**Document extract:**

Fussing over fence details

My nicely aligned posts alone won’t make a fence. I had to make up my mind about the fence panels, so let’s get back to basics for a minute:

Using metal in the fence panels is a risky proposition as it might get snatched by scavengers overnight. Instead, we opted to use pressure treated lumber. We installed the four by four fence posts, and I planned to use two by fours for the fence rails.

The rails alone won’t suffice. I needed a somewhat solid fence panel to keep trash from blowing into the rain garden vegetation. I considered a whole gamut of ideas, but let me make this short.

The concept of woven fence panels persisted. Woven, like wicker furniture or an old fashioned willow basket. This would add a level of surprise or contrast, as it would not be expected in an urban context. Yet I’d have to make it sufficiently robust to persist through the urban pressures.

**Data supplied:**

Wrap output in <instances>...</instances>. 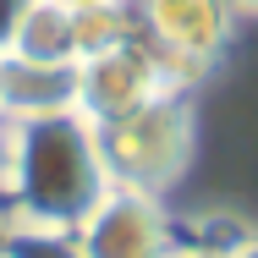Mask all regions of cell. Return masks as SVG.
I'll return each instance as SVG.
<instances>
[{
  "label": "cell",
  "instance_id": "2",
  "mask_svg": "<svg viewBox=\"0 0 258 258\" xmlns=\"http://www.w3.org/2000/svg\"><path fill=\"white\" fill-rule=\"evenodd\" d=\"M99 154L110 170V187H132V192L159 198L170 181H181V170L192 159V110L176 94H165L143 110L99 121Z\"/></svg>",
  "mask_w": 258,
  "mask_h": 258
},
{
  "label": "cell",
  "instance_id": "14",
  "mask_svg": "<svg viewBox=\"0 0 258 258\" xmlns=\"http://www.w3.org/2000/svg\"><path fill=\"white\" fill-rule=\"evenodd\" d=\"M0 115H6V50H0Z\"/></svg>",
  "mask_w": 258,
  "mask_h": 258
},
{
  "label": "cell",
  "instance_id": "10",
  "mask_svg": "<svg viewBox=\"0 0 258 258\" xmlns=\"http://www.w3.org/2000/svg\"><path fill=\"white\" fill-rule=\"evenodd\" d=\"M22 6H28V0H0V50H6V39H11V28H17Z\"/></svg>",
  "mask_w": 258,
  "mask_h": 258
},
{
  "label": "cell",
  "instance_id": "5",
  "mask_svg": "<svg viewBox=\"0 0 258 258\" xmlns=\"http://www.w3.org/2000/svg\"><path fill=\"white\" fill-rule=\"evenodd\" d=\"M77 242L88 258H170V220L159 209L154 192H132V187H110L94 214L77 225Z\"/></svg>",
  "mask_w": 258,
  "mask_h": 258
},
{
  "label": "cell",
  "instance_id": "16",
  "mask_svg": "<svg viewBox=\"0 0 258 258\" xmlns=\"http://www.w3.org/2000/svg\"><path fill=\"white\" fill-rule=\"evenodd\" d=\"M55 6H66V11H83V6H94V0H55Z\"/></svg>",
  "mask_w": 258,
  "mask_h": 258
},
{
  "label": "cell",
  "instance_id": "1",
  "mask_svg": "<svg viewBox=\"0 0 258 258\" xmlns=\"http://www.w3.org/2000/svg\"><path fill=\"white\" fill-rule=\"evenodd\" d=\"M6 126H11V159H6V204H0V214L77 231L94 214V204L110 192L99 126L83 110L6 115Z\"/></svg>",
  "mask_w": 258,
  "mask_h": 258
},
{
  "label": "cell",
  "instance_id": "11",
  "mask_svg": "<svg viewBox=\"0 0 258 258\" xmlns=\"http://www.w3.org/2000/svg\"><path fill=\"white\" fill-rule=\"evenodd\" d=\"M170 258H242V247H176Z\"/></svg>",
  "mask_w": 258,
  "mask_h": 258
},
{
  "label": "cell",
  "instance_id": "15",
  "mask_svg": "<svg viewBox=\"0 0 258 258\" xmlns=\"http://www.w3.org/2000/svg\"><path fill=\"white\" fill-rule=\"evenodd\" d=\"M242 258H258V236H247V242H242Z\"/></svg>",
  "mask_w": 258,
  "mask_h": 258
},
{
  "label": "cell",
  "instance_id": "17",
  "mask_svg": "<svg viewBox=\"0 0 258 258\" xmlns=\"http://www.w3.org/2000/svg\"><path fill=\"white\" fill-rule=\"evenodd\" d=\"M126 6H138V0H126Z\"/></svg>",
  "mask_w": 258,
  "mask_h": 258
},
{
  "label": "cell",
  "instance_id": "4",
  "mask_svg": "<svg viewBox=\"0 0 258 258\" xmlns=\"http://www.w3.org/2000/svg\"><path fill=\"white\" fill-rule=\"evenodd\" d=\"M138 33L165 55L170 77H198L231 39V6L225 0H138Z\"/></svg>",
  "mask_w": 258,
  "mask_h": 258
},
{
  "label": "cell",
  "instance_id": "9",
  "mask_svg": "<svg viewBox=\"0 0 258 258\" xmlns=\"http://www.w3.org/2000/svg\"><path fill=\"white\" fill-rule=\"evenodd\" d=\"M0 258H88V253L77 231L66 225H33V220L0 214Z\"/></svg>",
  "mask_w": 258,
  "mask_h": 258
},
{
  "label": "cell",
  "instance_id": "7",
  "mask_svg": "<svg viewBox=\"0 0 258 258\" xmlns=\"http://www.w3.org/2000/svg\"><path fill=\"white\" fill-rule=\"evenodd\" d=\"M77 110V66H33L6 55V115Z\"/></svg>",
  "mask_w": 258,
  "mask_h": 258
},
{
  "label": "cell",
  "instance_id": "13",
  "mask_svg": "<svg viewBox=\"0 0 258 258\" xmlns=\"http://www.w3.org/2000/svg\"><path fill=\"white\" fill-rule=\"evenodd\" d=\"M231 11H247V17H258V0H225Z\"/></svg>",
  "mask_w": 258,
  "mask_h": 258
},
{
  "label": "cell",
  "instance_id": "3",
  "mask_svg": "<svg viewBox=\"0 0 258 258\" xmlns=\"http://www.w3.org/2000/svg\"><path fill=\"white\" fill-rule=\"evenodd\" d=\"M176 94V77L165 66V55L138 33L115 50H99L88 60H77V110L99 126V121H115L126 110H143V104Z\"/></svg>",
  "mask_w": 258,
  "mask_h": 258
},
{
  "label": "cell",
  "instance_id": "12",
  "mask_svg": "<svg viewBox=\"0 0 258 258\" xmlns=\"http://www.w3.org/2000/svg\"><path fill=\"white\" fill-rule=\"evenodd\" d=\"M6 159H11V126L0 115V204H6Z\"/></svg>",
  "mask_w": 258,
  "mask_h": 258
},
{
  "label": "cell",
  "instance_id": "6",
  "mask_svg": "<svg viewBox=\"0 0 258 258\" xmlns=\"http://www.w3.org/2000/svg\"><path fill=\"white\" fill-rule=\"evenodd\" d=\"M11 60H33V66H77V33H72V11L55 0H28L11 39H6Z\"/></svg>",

**The tasks:**
1 > According to the fence text, what material was chosen instead of metal, and why was metal ruled out?
2 > Pick up the fence text after its last sentence and carry it forward.

**Task-by-task answers:**
1 > Pressure treated lumber was chosen because metal might get snatched by scavengers overnight.

2 >
And this is where I had to rely on metal after all: half inch or number four rebar. While I still wanted to use a wooden material like willow for the horizontal weft, the vertical warp had to be rebar.

But how could I prevent the rebar from growing legs at night? By slipping it through a pre-drilled top rail and into a three quarter inch hole in the bottom rail. A handrail attached to the top rail would lock the rebar in place.

One problem was solved, but another one was created. I ended up with two very different fences in close proximity: the woven panel knee fence around the parkway and our typical Chicago style black metal yard fence.

Patchworks of different style can generate something visually stimulating. But in this case, creating a connection between these two different enclosures and as such weaving the parkway landscape into the remaining landscape on our property would be more inviting. Rather than passing a semi-public landscape on the parkway side and a private landscape behind the property fence, we would prefer to invite observers to pass through an extension of our private landscape, which reaches all the way to the curb.

How could I begin to weave those two landscape together? Literally by weaving. I could use the same willow material that I plan on using in the knee fence panels, and weave a solid panel into the bottom our our yard fence. The added benefit would be that even more blowing trash close to the ground will be blocked by semi-solid paneling and kept out of our plantings.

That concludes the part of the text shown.